Studio album by Locomotiv GT
- Released: 1975
- Recorded: 1975
- Studio: Mafilm, MHV, Budapest
- Genre: Rock
- Length: 42:26
- Label: Pepita
- Producer: Attila Apró

Locomotiv GT chronology
| Bummm! (1973) | Mindig magasabbra (1975) | Locomotiv GT V. (1976) |

= Mindig magasabbra =

Mindig Magasabbra is the fourth studio album by Hungarian rock supergroup Locomotiv GT, released in 1975. It was their first album with János Karácsony.

==Track listing==
1. "Intuitio molto furtivamente" - 3:58
  1. "Andante" (Presser)
  2. "Vivace kalapaccio" (Laux)
  3. "Allegro, allegro" (Presser)

What to do:
1. Decide whether each statement below agrees with the album entry. Answer yes or no for each, quoting the words of the entry that settle it. (a) The album was recorded at a studio in Budapest. (b) János Karácsony produced the album. (c) Mindig magasabbra is the group's third studio album.
2. Retype the passage of the album entry between "Locomotiv GT chronology" and "with János Karácsony.", inclusive.

Information provided:
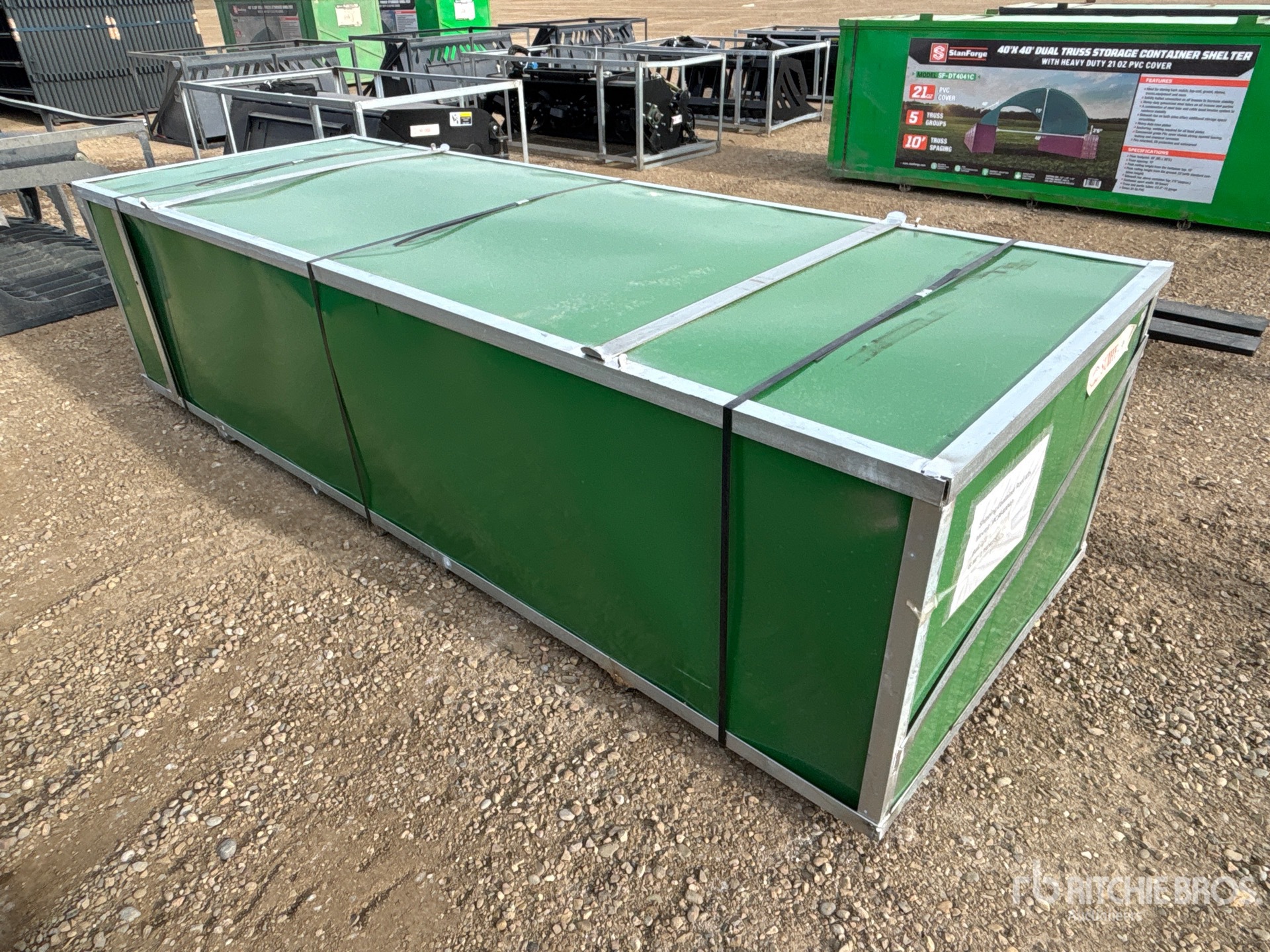 Aspect général with Image, coin arrière droit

Exercise results:
1.
(a) Yes: "Studio: Mafilm, MHV, Budapest"
(b) No: "Producer: Attila Apró"
(c) No: "Mindig Magasabbra is the fourth studio album by Hungarian rock supergroup Locomotiv GT"

2.
Locomotiv GT chronology
| Bummm! (1973) | Mindig magasabbra (1975) | Locomotiv GT V. (1976) |

= Mindig magasabbra =

Mindig Magasabbra is the fourth studio album by Hungarian rock supergroup Locomotiv GT, released in 1975. It was their first album with János Karácsony.